Parlo da ingegnere che per un certo periodo della sua vita ha lavorato all’interno dei reparti di produzione. Quando un sistema industriale produce troppi pezzi difettosi significa che è arrivato il momento di fare un massiccio intervento di manutenzione straordinaria per ritrovare i possibili guasti dei macchinari e dei processi produttivi adottati. Le cause di simili anomalie possono essere molteplici e tutte interconnesse fra di loro, ma è indubbio che se le carte registrano per un periodo prolungato di tempo un’alterazione dei normali livelli di difettosità il sistema è fuori controllo e ha bisogno di una seria messa a punta. Ora, capisco che il paragone fra un sistema industriale e una società civile nel suo complesso possa essere un po’ azzardato, ma se provate ad astrarvi un po’ con l’immaginazione noterete che le analogie e le similitudini sono davvero tante: chi ci governa considera le persone come tanti pezzi meccanici o macchine o numeri, ed è talmente incompetente ed incapace da non capire che il sistema di governo che ci ha imposto dall’alto è ormai abbondantemente fuori controllo. Si tratta di una società allo sbando senza più punti di riferimenti, ideali, speranze, aspettative, capacità di vedersi come una collettività di creature in evoluzione e in continuo miglioramento. La violenza, la disperazione, il delirio, l’odio che si percepiscono nell’aria sono i difetti principali della nostra società. E la circostanza più bizzarra è che coloro che si ritengono gli architetti e gli ingegneri di questo sistema europeo di oppressione non sono minimamente in grado di comprendere che il vaso ormai è colmo e straborda da ogni lato, perché per loro i guasti sono una parte integrante del progetto iniziale: i pezzi difettosi vanno soltanto eliminati, zittiti, esclusi dalla catena di montaggio e non capiti, ascoltati, "riparati".    

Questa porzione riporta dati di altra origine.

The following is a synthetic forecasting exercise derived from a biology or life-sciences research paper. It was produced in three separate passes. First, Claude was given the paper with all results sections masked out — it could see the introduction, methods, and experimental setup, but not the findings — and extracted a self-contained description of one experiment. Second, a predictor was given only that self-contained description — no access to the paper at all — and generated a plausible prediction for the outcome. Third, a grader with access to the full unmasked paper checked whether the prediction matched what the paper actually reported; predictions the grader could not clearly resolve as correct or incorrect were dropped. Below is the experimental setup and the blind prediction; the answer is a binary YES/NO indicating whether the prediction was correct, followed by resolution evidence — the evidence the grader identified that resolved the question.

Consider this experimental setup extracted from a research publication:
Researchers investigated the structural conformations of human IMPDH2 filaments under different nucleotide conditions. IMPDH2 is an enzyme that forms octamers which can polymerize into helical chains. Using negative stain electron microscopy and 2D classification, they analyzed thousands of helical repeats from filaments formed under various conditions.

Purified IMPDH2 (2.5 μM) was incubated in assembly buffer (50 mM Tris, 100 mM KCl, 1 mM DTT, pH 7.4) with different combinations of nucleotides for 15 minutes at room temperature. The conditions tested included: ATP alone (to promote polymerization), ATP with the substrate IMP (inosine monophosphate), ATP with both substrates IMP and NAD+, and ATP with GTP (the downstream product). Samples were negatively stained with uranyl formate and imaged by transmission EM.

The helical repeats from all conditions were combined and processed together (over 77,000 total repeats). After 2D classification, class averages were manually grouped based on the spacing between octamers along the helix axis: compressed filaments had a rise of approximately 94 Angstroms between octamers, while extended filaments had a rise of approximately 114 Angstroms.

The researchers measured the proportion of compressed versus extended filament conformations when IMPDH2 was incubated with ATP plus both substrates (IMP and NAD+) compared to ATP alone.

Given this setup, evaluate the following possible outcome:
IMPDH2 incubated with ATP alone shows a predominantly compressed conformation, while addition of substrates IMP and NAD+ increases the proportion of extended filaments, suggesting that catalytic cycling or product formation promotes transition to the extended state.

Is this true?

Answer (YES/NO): NO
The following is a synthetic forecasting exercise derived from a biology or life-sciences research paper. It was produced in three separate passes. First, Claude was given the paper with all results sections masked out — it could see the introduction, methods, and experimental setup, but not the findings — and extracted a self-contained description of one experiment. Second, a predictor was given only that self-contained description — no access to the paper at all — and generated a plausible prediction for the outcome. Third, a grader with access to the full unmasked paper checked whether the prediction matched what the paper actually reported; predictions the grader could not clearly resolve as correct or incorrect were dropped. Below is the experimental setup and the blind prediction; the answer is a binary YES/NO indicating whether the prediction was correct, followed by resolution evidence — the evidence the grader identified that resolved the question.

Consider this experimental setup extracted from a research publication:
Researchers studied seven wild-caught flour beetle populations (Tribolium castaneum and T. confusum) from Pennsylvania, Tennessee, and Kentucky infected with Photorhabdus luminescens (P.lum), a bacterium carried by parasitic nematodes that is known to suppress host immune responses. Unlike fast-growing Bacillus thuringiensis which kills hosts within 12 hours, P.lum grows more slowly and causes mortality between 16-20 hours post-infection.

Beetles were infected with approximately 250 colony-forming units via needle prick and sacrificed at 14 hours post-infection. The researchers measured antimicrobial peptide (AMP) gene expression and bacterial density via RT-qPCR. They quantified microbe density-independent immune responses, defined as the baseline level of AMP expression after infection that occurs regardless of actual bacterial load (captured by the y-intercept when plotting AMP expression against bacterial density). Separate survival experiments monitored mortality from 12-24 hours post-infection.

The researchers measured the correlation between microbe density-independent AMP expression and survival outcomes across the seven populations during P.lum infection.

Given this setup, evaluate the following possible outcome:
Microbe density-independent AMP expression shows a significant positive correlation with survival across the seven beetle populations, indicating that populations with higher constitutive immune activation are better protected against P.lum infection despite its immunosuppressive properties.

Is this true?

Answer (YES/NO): YES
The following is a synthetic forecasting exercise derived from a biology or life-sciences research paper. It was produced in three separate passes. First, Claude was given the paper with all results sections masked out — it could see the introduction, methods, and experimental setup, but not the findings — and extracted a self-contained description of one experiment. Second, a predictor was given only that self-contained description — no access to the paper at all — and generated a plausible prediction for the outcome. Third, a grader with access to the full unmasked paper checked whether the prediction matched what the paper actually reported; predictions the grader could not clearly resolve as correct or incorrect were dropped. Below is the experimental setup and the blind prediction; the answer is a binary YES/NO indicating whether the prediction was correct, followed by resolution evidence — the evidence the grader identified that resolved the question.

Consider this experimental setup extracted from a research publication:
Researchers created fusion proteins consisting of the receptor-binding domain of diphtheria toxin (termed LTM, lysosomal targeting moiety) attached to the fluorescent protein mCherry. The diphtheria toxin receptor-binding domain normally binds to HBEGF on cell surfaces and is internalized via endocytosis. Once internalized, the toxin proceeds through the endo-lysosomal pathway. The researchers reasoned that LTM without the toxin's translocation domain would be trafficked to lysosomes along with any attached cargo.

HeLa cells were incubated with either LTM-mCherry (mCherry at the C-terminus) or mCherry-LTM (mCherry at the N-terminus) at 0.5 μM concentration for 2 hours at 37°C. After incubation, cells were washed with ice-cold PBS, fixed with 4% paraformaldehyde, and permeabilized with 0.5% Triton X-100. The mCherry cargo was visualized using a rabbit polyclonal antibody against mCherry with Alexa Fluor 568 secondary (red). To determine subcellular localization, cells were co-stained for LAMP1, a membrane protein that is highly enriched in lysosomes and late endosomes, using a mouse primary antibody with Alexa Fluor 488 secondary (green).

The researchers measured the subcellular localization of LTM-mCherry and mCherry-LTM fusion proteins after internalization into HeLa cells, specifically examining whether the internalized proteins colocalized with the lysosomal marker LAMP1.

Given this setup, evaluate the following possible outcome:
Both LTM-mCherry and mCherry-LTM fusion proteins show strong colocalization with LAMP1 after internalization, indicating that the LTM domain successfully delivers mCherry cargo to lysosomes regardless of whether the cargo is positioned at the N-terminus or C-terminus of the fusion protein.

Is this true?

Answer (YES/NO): YES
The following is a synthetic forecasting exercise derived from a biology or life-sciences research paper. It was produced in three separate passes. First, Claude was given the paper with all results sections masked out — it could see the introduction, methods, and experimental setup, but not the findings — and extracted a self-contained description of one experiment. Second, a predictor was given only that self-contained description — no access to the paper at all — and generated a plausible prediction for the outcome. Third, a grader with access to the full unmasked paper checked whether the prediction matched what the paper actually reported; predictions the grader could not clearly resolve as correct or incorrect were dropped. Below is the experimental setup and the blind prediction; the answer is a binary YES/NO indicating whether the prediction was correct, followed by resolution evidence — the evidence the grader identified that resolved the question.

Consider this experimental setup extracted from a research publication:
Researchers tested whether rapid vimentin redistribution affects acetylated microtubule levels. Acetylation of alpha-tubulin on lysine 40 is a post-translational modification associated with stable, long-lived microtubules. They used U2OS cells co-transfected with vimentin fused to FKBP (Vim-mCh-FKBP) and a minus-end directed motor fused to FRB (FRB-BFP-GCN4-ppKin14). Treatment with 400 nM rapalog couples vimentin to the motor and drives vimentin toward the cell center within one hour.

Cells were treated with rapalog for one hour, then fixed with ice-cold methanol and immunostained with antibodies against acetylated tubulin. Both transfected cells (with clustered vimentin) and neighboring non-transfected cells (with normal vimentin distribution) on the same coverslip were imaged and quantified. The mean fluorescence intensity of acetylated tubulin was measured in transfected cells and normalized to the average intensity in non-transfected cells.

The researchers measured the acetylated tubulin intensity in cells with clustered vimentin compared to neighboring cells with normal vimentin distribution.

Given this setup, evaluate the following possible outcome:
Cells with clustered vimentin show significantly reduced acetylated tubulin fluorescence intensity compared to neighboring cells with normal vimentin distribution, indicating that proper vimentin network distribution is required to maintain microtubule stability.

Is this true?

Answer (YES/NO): NO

Quando accadono fatti tragici come quello della sparatoria davanti Palazzo Chigi, bisognerebbe drizzare subito le orecchie ed iniziare a riflettere più attentamente su ogni cosa. Quello che ho visto io, attraverso le immagini televisive, sono state le sagome di tre sventurati, vittime allo stesso modo di una situazione che sfugge ormai al nostro controllo: due di loro, i carabinieri, erano stramazzati al suolo e grondavano di sangue, sangue vero, l’altro aveva invece il sangue agli occhi e fumava di rabbia per i motivi che conosciamo bene. Non appena ad un uomo cominci a togliere prima il lavoro, poi la tranquillità familiare, la dignità, infine la speranza per il futuro, quell’uomo è in verità una mina vagante pronta ad esplodere in ogni momento. L’attimo esatto della deflagrazione dipende soltanto da una delicata questione di equilibrio personale, autocontrollo, saldezza di nervi. C’è chi sa contenere la sua rabbia per tutta la vita e chi invece riesce con il tempo a trasformarla in altro, ma c’è anche chi non conosce altro mezzo per esternare la sua rabbia, la sua solitudine, il suo isolamento che la violenza. Tranne in rari casi di evasione spirituale, un uomo non sceglie mai volontariamente di rimanere da solo, ma viene lentamente abbandonato da tutto e da tutti finché non si rende conto di essere solo e disperato. E qual è esattamente il confine fra un uomo solo e un uomo abbandonato?